- [Page text]
-*-

Health

Unusual and Rare Cancers Emerged After COVID-19

Unusual and Rare Cancers Emerged After COVID-19

After the COVID-19 pandemic, doctors began diagnosing unusual and rare cancers in individuals of various ages, reinvigorating a well-known idea among health experts that viruses can cause cancer to appear or bring it back to the forefront quickly. A report from The Washington Post quotes Dr. Kashyap Patel, who, in 2021—one year after the COVID-19 pandemic—diagnosed a patient in his forties with cholangiocarcinoma, a rare and deadly cancer of the bile ducts that typically affects individuals in their 70s and 80s. When Patel informed his colleagues, they too began to reveal that they had recently treated patients with similar diagnoses. Within a year of that meeting, the hospital recorded seven such cases.

Patel, the CEO of Carolina Blood and Cancer Care Associates, stated, "I have practiced medicine for 23 years and have never seen anything like this before." Another oncologist, Asutosh Gaur, agreed, saying, "It shook us all." There was another oddity: Many of the patients were dealing with multiple types of cancer arising almost simultaneously, alongside more than a dozen new cases of other rare cancers. The rise in aggressive late-stage cancers since the pandemic has been confirmed by some early national data and several major cancer institutions, according to the report.

-*-

- [Parts of the exercise]
**A.** In the article on rare cancers after COVID-19, what position does Kashyap Patel hold?
**B.** From the article on rare cancers after COVID-19, reproduce the part that opens with the words containing "After the COVID-19 pandemic, doctors" and closes with "seven such cases.".
**C.** Does the article on rare cancers after COVID-19 support each statement? Answer yes or no for each, quoting the deciding words. (i) Cholangiocarcinoma typically affects people in their 70s and 80s. (ii) Patel says he has practiced medicine for 30 years. (iii) Asutosh Gaur is an oncologist.
The records after this point are separate material, unrelated to the article on rare cancers after COVID-19.

-*-

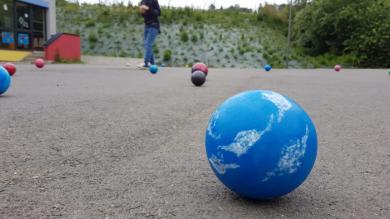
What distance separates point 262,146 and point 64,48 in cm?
1997

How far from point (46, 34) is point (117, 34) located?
567 cm

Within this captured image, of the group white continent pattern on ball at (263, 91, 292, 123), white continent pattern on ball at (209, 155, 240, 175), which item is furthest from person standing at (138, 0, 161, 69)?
white continent pattern on ball at (209, 155, 240, 175)

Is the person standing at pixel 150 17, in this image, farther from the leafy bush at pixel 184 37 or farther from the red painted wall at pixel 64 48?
the leafy bush at pixel 184 37

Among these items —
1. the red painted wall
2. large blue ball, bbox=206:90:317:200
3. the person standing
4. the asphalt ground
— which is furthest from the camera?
the red painted wall

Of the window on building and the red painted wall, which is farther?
the red painted wall

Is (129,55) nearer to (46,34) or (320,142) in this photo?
(46,34)

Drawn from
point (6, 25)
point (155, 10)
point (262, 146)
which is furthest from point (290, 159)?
point (6, 25)

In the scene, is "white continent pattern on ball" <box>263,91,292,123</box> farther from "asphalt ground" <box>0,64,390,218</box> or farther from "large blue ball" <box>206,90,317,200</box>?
"asphalt ground" <box>0,64,390,218</box>

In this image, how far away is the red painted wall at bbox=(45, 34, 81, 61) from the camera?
1986cm

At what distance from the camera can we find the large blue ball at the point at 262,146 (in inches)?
81.4

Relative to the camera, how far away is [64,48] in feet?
67.2

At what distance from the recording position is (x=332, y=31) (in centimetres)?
2961

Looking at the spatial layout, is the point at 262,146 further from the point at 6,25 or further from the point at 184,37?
the point at 184,37

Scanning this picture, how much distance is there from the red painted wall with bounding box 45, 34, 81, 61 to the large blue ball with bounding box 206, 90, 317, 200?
754 inches
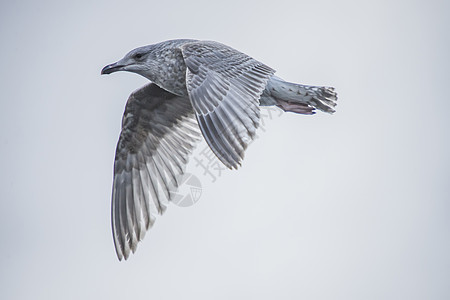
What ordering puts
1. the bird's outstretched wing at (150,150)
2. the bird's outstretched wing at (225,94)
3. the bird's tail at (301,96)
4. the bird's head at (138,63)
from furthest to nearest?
the bird's outstretched wing at (150,150) < the bird's head at (138,63) < the bird's tail at (301,96) < the bird's outstretched wing at (225,94)

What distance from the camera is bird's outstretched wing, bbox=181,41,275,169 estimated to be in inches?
241

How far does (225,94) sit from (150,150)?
2055mm

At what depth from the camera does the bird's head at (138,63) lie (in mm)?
7406

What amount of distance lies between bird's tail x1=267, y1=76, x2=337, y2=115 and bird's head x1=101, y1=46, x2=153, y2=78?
3.31ft

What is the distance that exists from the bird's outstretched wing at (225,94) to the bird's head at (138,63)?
498 millimetres

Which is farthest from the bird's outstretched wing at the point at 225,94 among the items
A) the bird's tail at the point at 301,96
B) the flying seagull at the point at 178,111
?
the bird's tail at the point at 301,96

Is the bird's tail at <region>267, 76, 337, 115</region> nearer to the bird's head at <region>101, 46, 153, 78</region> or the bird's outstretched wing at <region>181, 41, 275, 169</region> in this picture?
the bird's outstretched wing at <region>181, 41, 275, 169</region>

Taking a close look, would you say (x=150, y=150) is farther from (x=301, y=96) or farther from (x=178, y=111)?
(x=301, y=96)

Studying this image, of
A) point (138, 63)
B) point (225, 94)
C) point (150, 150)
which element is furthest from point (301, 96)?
point (150, 150)

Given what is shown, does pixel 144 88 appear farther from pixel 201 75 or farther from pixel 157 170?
pixel 201 75

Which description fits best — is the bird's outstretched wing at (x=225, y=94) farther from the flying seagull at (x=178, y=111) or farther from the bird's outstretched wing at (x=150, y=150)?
the bird's outstretched wing at (x=150, y=150)

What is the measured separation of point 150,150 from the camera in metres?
8.33

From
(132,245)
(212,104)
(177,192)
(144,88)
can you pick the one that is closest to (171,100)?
(144,88)

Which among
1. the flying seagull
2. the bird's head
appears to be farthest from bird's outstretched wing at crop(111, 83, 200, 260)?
the bird's head
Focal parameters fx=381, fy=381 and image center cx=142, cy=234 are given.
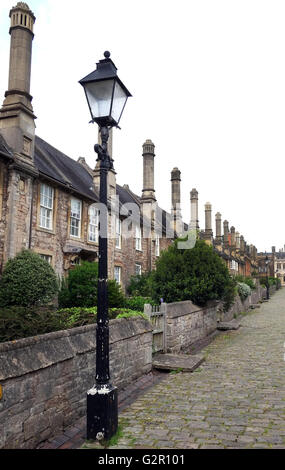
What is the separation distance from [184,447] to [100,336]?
1755 mm

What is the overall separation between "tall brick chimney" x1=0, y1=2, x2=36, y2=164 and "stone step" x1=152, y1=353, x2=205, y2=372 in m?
9.43

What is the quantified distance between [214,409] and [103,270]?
322 cm

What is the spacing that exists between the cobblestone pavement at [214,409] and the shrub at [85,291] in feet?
17.2

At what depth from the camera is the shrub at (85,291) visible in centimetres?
1507

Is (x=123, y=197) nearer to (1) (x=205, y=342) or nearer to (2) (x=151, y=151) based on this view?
(2) (x=151, y=151)

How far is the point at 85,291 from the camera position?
15.3 m

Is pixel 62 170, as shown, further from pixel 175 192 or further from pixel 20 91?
pixel 175 192

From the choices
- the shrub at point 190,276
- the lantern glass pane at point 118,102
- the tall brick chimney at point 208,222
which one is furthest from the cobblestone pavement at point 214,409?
the tall brick chimney at point 208,222

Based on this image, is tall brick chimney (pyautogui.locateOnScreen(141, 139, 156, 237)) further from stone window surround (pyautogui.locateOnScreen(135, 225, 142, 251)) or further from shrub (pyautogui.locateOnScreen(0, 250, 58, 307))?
shrub (pyautogui.locateOnScreen(0, 250, 58, 307))

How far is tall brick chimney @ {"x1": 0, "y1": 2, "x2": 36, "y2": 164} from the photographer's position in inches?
591

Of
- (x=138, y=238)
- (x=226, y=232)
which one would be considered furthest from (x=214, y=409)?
(x=226, y=232)

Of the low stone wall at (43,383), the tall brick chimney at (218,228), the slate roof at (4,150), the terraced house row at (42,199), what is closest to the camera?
the low stone wall at (43,383)

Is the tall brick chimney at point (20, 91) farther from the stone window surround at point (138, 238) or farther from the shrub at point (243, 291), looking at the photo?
the shrub at point (243, 291)

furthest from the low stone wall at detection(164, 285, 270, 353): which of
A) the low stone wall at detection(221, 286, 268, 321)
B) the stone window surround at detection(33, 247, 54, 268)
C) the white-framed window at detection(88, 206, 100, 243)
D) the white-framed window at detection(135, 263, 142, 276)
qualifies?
the white-framed window at detection(135, 263, 142, 276)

-*-

- [Activity answers]
**A.** CEO of Carolina Blood and Cancer Care Associates

**B.**
After the COVID-19 pandemic, doctors began diagnosing unusual and rare cancers in individuals of various ages, reinvigorating a well-known idea among health experts that viruses can cause cancer to appear or bring it back to the forefront quickly. A report from The Washington Post quotes Dr. Kashyap Patel, who, in 2021—one year after the COVID-19 pandemic—diagnosed a patient in his forties with cholangiocarcinoma, a rare and deadly cancer of the bile ducts that typically affects individuals in their 70s and 80s. When Patel informed his colleagues, they too began to reveal that they had recently treated patients with similar diagnoses. Within a year of that meeting, the hospital recorded seven such cases.

**C.**
(i) Yes: "typically affects individuals in their 70s and 80s"
(ii) No: "I have practiced medicine for 23 years"
(iii) Yes: "Another oncologist, Asutosh Gaur"